Audit for live supervision

Fri Aug 15 06:43:49 UTC 2008

Hello Steve,

thanks for your reply, very helpful. :-)

> > Now one issue, I see is that the times that we get from auditd through
> > the socket from its child daemon may not match the start_date exactly.
>
> All time hacks in the audit logs come from the kernel at the instant the
> record is created. They all start by calling audit_log_start, and right
> here is where time is written:
>
> http://lxr.linux.no/linux+v2.6.26.2/kernel/audit.c#L1194
>
> The source that is used is current_kernel_time();

[...]

> The audit system has millisecond resolution.This was considered adequate
> due to system ticks being < 1000 Hz. The current_kernel_time90 is a broken
> down time struct similar to pselect's. This is how its used:
>
>  audit_log_format(ab, "audit(%lu.%03lu:%u): ",
> 			t.tv_sec, t.tv_nsec/1000000, serial);

>From what I checked, it seems that current_kernel_time() is indeed fed exactly 
by the jiffy/system ticks since boot (at least did I find comments that 
suggest so). I still have to verify how it is translated. There still is the 
issue of translating ticks into seconds since 1970. So far I have only 
achieved to get hands on system boot time in a granularity of one second.

I have no clue if that is the same time used in the kernel to offset the ticks 
value. I will make a delta test once I can. But suspect would be that the 
real time clock has better time than one second, which is all that I get 
from /proc/stat btime: field.

More importantly, and somewhat blocking my tests: With the improved rules I 
get this when compiling quite well reproducible:

type=SYSCALL msg=audit(1218773075.500:118620): arch=c000003e syscall=59 
success=yes exit=0 a0=7fff6f78cf90 a1=7fff6f78cf40 a2=7fff6f78f068 a3=0 
items=2 pp
id=11412 pid=11421 auid=4294967295 uid=1000 gid=1000 euid=1000 suid=1000 
fsuid=1000 egid=1000 sgid=1000 fsgid=1000 tty=pts3 ses=4294967295 
comm="gcc-4.3"
exe="/usr/bin/gcc-4.3" key=(null)

[...]
type=SYSCALL msg=audit(1218773075.496:118624): arch=c000003e syscall=56 
success=yes exit=11421 a0=1200011 a1=0 a2=0 a3=7fc067776770 items=0 
ppid=11407 pid
=11412 auid=4294967295 uid=1000 gid=1000 euid=1000 suid=1000 fsuid=1000 
egid=1000 sgid=1000 fsgid=1000 tty=pts3 ses=4294967295 comm="gnatchop" 
exe="/usr/b
in/gnatchop" key=(null)

Please note the _ascending_ sequence number but _descending_ time. This is 
pasted from my audit.log and quite surprising. It triggers an assertion in 
our code, because we also seem receive things in the wrong order from the 
socket. There was not FORK before the EXECVE that refers to the pid. We 
tolerate that (obviously there are going to be processes that we didn't see 
fork once we start, we don't do an initial scan yet), but we don't tolerate 
that fork returns an existing pid. 

Seems like a bug? Can you have a look at it? I was using for that:

-a entry,always -F arch=b32 -S clone -S fork -S vfork
-a entry,always -F arch=b64 -S clone -S fork -S vfork
-a entry,always -S execve
-a entry,always -S exit_group -S exit

I didn't apply the arch to exit, etc. yet, but there wasn't an pid rollover 
yet, so I don't think that missing an exit is really the issue here. 

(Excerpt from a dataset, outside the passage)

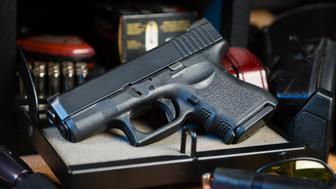 An automatic pistol handgun with a gun safe and shooting equipment.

Plus I still did't fully grasp why that arch filter was necessary in the first 
place. I mean, after all, I was simply expecting that per default no filter 
should give all arches. Is that filter actually a selector? Does it have to 
do with the fact that syscall numbers are arch dependent?

> > The other thing is sequence numbers. We see in the output sequence
> > numbers for each audit event. Very nice. But can you confirm where these
> > sequence numbers are created? Are they done in the kernel, in auditd or
> > in its child daemon?
>
> They are done in the kernel and are incremented for each audit_log_start so
> that no 2 audit events within the same millisecond have the same serial
> number. Their source is here:
>
> http://lxr.linux.no/linux+v2.6.26.2/kernel/audit.c#L1085

Thanks for the pointer. That looks indeed like nothing can go wrong on the 
reliability side of time and serial. The more astounding my report from above 
is.

> > The underlying question is, how safe can we be that we didn't miss
> > anything when sequence numbers don't suggest so. We would like to use the
> > lossless mode of auditd. Does that simply mean that auditd may get behind
> > in worst case?
>
> Yes. You would want to do a couple things. Increase the kernel backlog,
> increase auditd priority, & increase audispd's internal queue.

That's fine with us. We just wouldn't want to be in an inconistent state after 
a load peek. I think with a decicated core for our supervision processes, 
everything except benchmarks of clone performance (aka fork bombs) will be 
able to trigger any actual issue.

> > Can you confirm that a type=EOE delimits every event (is that even
> > the correct term to use, audit trace, how is it called).
>
> It delimits every multipart event. you can use something like this to
> determine if you have an event:
>
	> if ( r->type == AUDIT_EOE || r->type < AUDIT_FIRST_EVENT ||
>                                 r->type >= AUDIT_FIRST_ANOM_MSG) {
>   have full event...
> }

I will have to check if this affects our intended process tracing. The parsing 
is certainly not simplified by it, for a possibly unrelated reason.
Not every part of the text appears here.